Angel hair pasta, aka cappellini is a lovely pasta to use with a delicate sauce. My favorite is cappellini ala checca, a raw tomato sauce. In a bowl, throw in fresh raw chopped tomatoes, raw sliced or chopped garlic, a rough chop of fresh basil, extra virgin olive oil, salt and pepper; cover the bowl with plastic wrap, let it sit out on the counter to marinate for 30-60 minutes (or longer), then toss with the cooked and drained angel hair pasta, and top with grated Parmigiana Reggiano. If you don't like basil, substitute fresh Italian parsley. Simple and perfect...
In all of Italy braciole are chops (pork, veal or lamb chops) what you have shown are called INVOLTINI di carne (meat rolls). The recipe you showed for the INVOLTINI looks really great. Greetings from the Umbrian region of Italy.
I wish someone would tell me what to use if I don’t use alcohol in my cooking? I have just not used these recipes but would love to make this if I could use something in place of alcohol.
@@sandrah7512 That's quite right, but the quick answer is: after you cook it, there is no alcohol left. So you will not consume any alcohol. If you live in a place where there is no alcohol available, then may the gods bless you.
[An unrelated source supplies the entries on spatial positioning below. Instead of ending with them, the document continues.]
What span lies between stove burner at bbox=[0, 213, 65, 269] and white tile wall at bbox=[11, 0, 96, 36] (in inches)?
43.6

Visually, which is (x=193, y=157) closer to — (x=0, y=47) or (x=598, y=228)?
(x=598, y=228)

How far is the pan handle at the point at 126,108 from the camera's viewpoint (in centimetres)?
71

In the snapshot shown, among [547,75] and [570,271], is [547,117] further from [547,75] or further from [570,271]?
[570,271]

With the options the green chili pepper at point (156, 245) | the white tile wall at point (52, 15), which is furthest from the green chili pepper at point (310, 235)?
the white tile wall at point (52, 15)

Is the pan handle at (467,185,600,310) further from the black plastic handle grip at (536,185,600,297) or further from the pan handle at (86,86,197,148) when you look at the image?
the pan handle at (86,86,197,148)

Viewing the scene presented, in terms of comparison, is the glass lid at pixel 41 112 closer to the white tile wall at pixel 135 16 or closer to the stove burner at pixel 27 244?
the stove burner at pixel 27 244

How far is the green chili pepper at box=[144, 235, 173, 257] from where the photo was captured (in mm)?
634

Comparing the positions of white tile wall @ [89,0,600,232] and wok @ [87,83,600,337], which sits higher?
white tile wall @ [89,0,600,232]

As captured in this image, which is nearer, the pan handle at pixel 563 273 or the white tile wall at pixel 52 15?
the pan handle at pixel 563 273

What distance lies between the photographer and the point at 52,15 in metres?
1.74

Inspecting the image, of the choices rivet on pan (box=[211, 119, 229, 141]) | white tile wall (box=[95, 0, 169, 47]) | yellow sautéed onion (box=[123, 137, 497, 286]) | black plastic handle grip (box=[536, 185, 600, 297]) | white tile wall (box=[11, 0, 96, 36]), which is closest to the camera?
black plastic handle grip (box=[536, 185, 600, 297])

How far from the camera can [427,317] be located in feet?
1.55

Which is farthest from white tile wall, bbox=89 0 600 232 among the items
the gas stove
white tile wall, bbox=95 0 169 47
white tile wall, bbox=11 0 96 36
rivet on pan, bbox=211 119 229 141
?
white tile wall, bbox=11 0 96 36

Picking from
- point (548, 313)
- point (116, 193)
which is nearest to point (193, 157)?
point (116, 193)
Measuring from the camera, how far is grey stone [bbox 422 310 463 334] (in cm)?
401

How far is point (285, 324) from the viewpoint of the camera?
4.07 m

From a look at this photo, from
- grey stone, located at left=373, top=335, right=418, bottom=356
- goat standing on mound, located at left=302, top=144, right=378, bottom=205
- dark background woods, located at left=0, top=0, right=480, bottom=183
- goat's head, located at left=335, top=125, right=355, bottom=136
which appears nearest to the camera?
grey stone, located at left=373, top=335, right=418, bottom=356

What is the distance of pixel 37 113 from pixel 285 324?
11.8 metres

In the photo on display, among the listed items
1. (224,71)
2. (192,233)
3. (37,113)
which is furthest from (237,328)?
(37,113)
Whst youve made is a modified version of pasta allo scarpariello. (Without the topping snd -godforbid - no butter) . But you omitted one additional step of cutting the tomatoes in half. This really creates a sauce as the tomatoes break down easier. One thing i will try is topping it with ftied anchovies and capers. That sounds delicious. I am of sicilian descent, and though breadcrumbs on pasta is very common in sicilian pasta dishes, i personally do not enjoy that, Thanks!
Hey, I've been told they cheat a bit on the cooking thermometer, too. But, good catch. The important thing is to know what you are doing. I have a giant extremely heavy skillet that I'd use both for the browning and the braising. But I'd never need to make so much. In fact, I think I'd just use deli roast beef to make the rolls and trust to luck that they wouldn't fall apart.